Despite current short term funding challenges, Melbourne’s strong economic and property fundamentals will see continued future growth in the local residential development sector as new residents flock to the city and its surrounds.
A who’s who of Melbourne’s property sector gathered at Colliers International’s recent Residential Development Forum to explore the outlook for the state’s CBD and suburban development landscape.
Trent Hobart, Colliers International Director of Residential Development Sites, told guests that while the industry was currently facing some short term banking issues, these were already being worked through and didn’t appear to have dampened the sector’s spirits.
“Developers are finding alternative funding solutions from areas like the US, Asia and even the UAE,” Mr Hobart said. “Melbourne has a strong rental market with lowering vacancy rates. In June, the residential vacancy rate was recorded at 2.3%, down from 2.7% a year earlier.
“There is also likely to be a low interest rate environment for the foreseeable future and we have a population that continues to defy critics and grow at national record levels. According to June ABS figures, Melbourne’s population grew by 107,800.
“The traditional residential market continues to be strong, with 3.6% growth in median values in the three months to June 2016, and we have a growing education sector. The University of Melbourne and RMIT have more than 120,000 students today, a number which is growing by approx. 20% per year. Victoria has strong plans in place to become Australia’s ‘education state’, and it is already our third largest export.
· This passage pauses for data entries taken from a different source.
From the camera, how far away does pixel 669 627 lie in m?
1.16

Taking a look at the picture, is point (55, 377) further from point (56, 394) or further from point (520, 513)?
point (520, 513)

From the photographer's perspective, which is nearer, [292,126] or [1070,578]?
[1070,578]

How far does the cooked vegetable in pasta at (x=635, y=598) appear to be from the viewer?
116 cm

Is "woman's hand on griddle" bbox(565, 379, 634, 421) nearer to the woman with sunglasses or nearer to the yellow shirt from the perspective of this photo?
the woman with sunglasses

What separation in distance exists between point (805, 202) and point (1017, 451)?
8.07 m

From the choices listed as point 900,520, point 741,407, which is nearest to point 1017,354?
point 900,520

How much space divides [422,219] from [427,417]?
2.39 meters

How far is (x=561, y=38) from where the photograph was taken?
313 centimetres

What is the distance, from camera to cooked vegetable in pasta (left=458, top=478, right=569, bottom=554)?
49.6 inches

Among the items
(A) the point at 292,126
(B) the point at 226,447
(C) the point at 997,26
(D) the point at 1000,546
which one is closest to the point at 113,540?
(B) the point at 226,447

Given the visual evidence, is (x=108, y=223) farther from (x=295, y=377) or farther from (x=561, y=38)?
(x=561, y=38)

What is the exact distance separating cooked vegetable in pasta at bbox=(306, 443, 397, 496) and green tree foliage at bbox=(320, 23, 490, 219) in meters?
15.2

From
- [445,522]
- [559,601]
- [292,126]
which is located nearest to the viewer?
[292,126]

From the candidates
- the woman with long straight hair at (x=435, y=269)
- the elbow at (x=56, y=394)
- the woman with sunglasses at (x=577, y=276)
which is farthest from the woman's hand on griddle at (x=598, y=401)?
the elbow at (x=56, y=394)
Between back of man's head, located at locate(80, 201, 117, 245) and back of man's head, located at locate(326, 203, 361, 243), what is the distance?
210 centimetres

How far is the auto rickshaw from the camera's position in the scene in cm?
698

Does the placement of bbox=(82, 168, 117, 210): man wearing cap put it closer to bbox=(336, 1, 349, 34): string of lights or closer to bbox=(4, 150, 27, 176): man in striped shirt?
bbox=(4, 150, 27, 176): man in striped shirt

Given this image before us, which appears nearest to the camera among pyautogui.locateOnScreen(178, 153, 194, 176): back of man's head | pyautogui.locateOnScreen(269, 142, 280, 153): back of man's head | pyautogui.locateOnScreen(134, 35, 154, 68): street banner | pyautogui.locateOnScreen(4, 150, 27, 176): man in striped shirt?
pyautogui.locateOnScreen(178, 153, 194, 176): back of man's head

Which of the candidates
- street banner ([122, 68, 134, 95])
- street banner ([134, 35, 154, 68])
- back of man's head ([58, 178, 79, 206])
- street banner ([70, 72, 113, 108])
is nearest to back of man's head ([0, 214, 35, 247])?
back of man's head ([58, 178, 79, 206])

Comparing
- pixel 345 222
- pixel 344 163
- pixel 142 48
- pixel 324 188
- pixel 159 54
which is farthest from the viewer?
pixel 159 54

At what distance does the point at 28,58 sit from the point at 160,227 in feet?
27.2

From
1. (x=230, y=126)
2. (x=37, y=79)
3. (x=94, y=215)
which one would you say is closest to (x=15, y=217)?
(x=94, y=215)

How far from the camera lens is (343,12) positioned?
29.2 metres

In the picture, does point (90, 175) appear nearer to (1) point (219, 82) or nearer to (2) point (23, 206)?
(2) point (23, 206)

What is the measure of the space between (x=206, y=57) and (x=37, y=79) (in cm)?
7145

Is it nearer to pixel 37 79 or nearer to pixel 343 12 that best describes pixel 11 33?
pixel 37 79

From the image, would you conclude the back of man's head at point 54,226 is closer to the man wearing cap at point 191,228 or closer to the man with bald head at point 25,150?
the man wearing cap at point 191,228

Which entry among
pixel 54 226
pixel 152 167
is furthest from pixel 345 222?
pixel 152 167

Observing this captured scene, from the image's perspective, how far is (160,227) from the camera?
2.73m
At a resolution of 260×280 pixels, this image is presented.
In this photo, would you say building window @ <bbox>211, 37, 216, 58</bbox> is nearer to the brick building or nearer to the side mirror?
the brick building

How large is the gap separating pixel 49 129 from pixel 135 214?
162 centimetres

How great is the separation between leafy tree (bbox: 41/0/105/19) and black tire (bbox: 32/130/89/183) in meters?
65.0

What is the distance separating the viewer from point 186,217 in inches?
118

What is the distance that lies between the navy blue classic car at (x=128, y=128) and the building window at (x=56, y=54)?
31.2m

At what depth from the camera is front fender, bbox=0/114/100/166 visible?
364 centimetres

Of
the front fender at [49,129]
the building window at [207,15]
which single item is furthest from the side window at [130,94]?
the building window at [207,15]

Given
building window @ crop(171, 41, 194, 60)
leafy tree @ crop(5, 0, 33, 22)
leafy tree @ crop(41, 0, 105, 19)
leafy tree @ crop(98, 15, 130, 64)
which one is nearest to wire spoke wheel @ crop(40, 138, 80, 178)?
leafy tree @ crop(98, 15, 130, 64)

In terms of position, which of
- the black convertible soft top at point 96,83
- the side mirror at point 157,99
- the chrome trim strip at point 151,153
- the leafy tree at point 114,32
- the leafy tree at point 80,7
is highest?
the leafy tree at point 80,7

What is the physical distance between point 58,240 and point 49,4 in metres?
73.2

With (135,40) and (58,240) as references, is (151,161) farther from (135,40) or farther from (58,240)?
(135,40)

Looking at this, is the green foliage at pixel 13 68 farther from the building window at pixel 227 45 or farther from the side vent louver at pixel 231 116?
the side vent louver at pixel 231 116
“Melbourne also has a government that has significantly lowered the density potential of the inner city, essentially warding off any potential over-supply."
Mr Hobart said these factors had made a real contribution to growth, coupled with an increasing disparity between apartment prices and median house prices. He said the outlook for future growth in most areas of Melbourne was positive.
“107,800 people every year choose to relocate their lives, family and homes to live in Melbourne – the world’s most liveable city,” he said. “That’s 59,000 new dwellings that need to be built each year. We believe that means 8,000 to 10,000 new apartments that need to be completed every year in Central Melbourne.
“As the CBD grid becomes almost ‘developed out’, the natural progression is the fringe and inner city ring of suburbs up to 10km from the city – from Fitzroy, Brunswick, Coburg, Northcote and North Melbourne to South Melbourne and Fisherman’s Bend."
The event, hosted by Colliers International’s Residential Development Sites team, received an outstanding response with more than 150 industry professionals attending the forum, which also featured Brae Sokolski of MaxCap Group, Sam Nathan of NPM and Colliers International’s Hamish Burgess and Bryson Cameron.
Speakers covered a range of topics relating to the future of Melbourne’s development market, including the landscape of the current construction funding environment; an overview of the Melbourne rental market and absorption; current challenges facing, and fundamentals driving, the market; and key trends within the suburban development market. Case studies which were explored in the presentation indicate that the market has taken the view that these issues will be worked through quickly and pricing has not really been affected.
“Feedback from the forum has been exceptionally positive, with multiple enquiries on opportunities that the Residential Development Sites team currently has in the market,” Mr Cameron said.